:: Aufgabenstellung 1 ::
Stelle in den Datensatzzeilen weiter unten alles von der Zeile mit "Is (76,64) further" bis einschließlich zum Ende dieser Zeilen als nummerierte Liste dar und lass dabei Leerzeilen weg.

:: Quelldokument ::

==*==

# Plattfisch vom Kutter



## pennfanatic (31. Januar 2017)

Hallo,
Das habe ich noch nicht gemacht.
Wie läuft das ab?
Driftet der kutter dann auch?
Welches gerät ist nötig?
Welche Technik wird angewendet? Welche Montagen?
Ich weiß nur das man wattwurm oä. Braucht.
Da die kutter jetzt mehr auf plattfisch fahren werden, interessiert mich das!


----------



## Thomas9904 (31. Januar 2017)

*AW: Plattfisch vom Kutter*

Hab mal den Titel korrigiert ;-)


----------



## pennfanatic (31. Januar 2017)

*AW: Plattfisch vom Kutter*

Ist ok, mein Tablett schreibt eh was es will


----------



## Bjoern_Dx (31. Januar 2017)

*AW: Plattfisch vom Kutter*

Der Kutter driftet in der Regel. Das heißt, entweder die Montage weit auswerfen, oder einfach ablassen. Je nachdem, ob du in der Andrift, oder Abdrift angelst. Ist die Montage zu weit weg, oder schon wieder unterm Kutter, zugüg einholen. Bei viel Drift macht Platten angeln vom Kutter wenig Spaß.

Als Montage kannst du Buttlöffel, oder auch Paternoster nehmen, die man beim Brandungsangeln verwendet. Immer Grundkontakt halten, sollte klar sein. Und ab und an mal ein wenig zupfen. Allerdings viel weniger als z.B. eine klassische Pilkbewegung.

==*==

Zeilen aus einem Datensatz zum räumlichen Denken
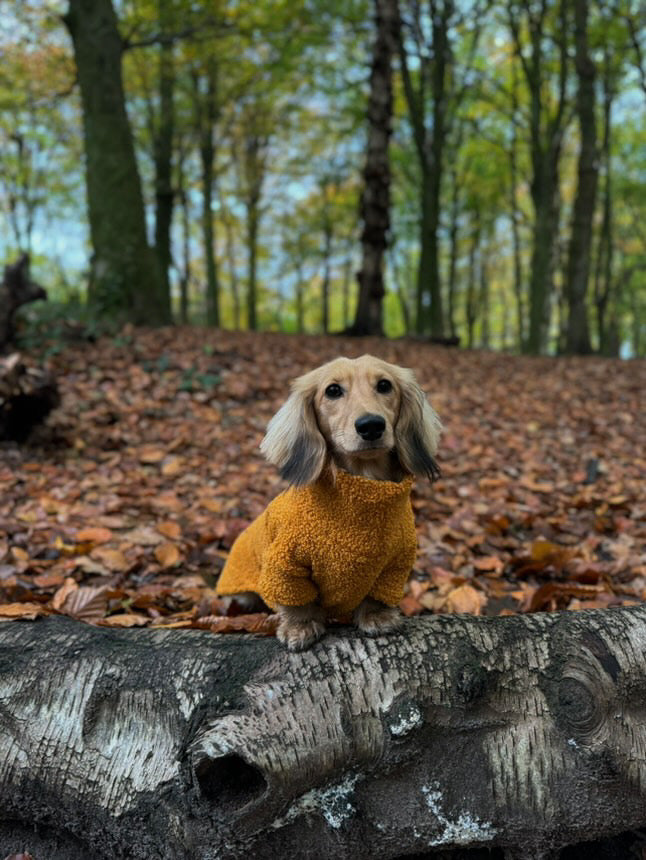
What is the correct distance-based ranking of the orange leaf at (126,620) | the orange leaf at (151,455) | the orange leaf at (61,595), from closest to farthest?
1. the orange leaf at (126,620)
2. the orange leaf at (61,595)
3. the orange leaf at (151,455)

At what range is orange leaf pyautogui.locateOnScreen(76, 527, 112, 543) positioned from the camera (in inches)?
149

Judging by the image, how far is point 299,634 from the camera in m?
2.07

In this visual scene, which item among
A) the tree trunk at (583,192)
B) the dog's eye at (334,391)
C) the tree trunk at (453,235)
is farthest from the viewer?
the tree trunk at (453,235)

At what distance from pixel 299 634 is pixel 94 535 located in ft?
7.24

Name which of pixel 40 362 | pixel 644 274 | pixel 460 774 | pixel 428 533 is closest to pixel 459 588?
pixel 428 533

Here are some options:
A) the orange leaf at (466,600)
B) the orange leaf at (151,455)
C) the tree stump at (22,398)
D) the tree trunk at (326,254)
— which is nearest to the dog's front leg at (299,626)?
the orange leaf at (466,600)

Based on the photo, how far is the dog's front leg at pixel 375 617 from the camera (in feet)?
6.92

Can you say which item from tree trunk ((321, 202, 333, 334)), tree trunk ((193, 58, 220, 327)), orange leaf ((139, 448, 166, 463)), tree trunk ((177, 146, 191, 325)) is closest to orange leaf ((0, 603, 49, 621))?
orange leaf ((139, 448, 166, 463))

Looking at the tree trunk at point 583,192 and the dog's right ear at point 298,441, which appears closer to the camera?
the dog's right ear at point 298,441

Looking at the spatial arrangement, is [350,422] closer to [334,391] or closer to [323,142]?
[334,391]

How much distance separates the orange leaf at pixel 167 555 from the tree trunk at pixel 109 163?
6.04 m

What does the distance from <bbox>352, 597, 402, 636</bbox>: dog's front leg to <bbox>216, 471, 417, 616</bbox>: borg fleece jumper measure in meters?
0.02

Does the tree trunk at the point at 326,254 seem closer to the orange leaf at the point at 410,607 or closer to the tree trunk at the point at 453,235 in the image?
the tree trunk at the point at 453,235

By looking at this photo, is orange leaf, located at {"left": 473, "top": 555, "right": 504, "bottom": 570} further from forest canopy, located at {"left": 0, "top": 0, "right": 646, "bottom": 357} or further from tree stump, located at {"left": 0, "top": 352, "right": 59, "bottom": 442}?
forest canopy, located at {"left": 0, "top": 0, "right": 646, "bottom": 357}
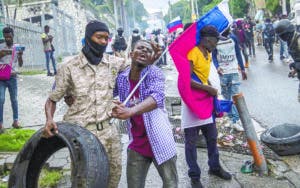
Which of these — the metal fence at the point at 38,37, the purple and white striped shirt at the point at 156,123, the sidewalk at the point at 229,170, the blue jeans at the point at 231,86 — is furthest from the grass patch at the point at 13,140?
the metal fence at the point at 38,37

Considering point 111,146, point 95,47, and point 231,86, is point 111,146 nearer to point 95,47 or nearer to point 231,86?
point 95,47

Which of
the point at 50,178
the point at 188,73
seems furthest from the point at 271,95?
the point at 50,178

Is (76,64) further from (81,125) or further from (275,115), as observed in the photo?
(275,115)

==*==

:: Aufgabenstellung 2 ::
Fasse im Forenthread zum Plattfischangeln oben den Absatz, der mit „Als Montage kannst du“ beginnt, als kurze Liste zusammen, ohne seine wesentlichen Angaben zu verlieren.

:: Erwartete Ausgabe 1 ::
1. Is (76,64) further from (81,125) or further from (275,115), as observed in the photo?
2. (275,115)

:: Erwartete Ausgabe 2 ::
- Montage: Buttlöffel oder Paternoster, wie sie beim Brandungsangeln verwendet werden
- Stets Grundkontakt halten
- Ab und zu leicht zupfen, aber deutlich weniger als bei einer klassischen Pilkbewegung